Only a number is wanted: how many lines in these records contain the word "midfielder"?

** Entries supplied **
════════════════
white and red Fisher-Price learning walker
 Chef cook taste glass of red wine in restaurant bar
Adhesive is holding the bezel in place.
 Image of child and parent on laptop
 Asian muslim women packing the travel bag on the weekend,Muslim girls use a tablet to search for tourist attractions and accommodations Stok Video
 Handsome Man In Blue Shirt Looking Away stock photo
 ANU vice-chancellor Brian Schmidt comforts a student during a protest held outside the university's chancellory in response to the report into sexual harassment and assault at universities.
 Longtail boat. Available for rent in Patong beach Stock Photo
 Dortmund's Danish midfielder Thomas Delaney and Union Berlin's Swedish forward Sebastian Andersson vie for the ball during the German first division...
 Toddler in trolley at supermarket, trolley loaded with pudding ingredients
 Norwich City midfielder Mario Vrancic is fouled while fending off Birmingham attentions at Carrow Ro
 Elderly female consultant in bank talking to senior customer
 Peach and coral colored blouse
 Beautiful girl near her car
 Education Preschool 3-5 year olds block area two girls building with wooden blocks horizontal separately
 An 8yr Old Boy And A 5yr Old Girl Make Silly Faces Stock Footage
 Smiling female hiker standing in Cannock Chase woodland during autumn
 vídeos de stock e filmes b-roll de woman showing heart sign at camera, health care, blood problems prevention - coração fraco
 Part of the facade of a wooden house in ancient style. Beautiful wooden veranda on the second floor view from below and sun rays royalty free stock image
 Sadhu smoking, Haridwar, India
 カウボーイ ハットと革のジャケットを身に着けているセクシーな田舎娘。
════════════════
** Result of this exercise **
2